Repositories written by Oak Segment do not generate a manifest file while those written by Oak Segment Tar do. This difference enables a fail-fast approach: when Oak Segment opens a data folder containing a manifest, it immediately fails complaining that the data format is too new. When Oak Segment Tar opens a non-empty data folder without a manifest, it immediately fails complaining that the data format is too old.

Logic record IDs

  • Jira issue: OAK-4659
  • Since: Oak Segment Tar 0.0.14

In the previous implementation (Oak Segment) the position of a record in its segment is fixed. Once written, its address consists of the identifier of its segment followed by its offset within the segment. The offset is the effective position of the record in the segment.

This way of addressing records implies that a record can’t be moved within a segment without changing its address. Moving a record means changing its segment, its position or both and results in all reference to it being broken.

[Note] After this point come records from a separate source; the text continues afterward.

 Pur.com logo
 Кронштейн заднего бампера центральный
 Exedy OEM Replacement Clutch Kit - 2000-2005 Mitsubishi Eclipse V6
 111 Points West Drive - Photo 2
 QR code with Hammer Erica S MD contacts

To gain more flexibility for storing records, a new level of indirection was introduced replacing offsets with logic identifiers. Instead of referencing a record by a segment identifier and its offset in the segment, a segment identifier and a record number is used. The record number is a logic address for a record in the segment and is local to the segment.

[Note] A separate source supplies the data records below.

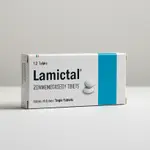 Acheter Lamictal en Ligne Prix Le Plus Bas thumbnail 2
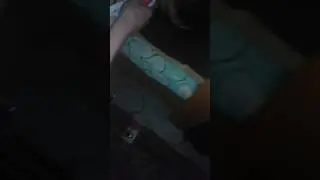 Пранк над другом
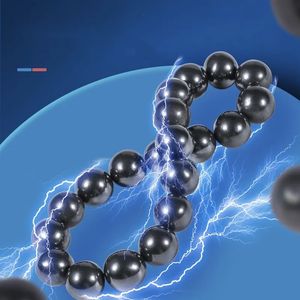 Nouveaux jouets de table d'échecs à détection magnétique Puzzle pour enfant Jeu interactif Parent-enfant Jouets d'exercice <span class=keywords><strong>logique</strong></span> 1688 Agent d'achat - Product Image 5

With this solution the record can be moved within the segment without breaking references to it. This change enables a number of different algorithms when it comes to garbage collection. For example, some records can now be removed from a segment and the segment can be shrunk down by moving every remaining record next to each other. This operation would change the position of the remaining record in the segment, but not their logic record identifier.

This change introduced a new translation table in the segment header to map record numbers to record offsets. The table occupies 9 bytes per record (4 bytes for the record number, 1 byte for the record type and 4 bytes for the record offset). Moreover, a new 4-bytes-long integer field has been added to the segment header containing the number of entries of the translation table.

Root record types

  • Jira issue: OAK-2498
  • Since: Oak Segment Tar 0.0.16

The record number translation table mentioned in the previous paragraph contains a 1-byte field for every record. This field determines the type of the record referenced by that row of the table. The change in this paragraph is about improving the information stored in the type field of the record number translation table.

The bulk of this change is the introduction of a new record type identifying records pointing to external binary data, e.g. data contained in an external Blob Store. This is a very important information to have at hand, because it allows Oak Segment Tar to efficiently reconstruct or populate the index of binary references. Being able to cheaply identify references to external binaries is of paramount importance when a recovery operation is performed after a crash or a data corruption. The recovery algorithm doesn’t have access to the whole repository, but needs to work on a segment at a time. The additional record type allows the recovery algorithm to correctly recover the index of binary references even if only the segment at hand is considered without further context.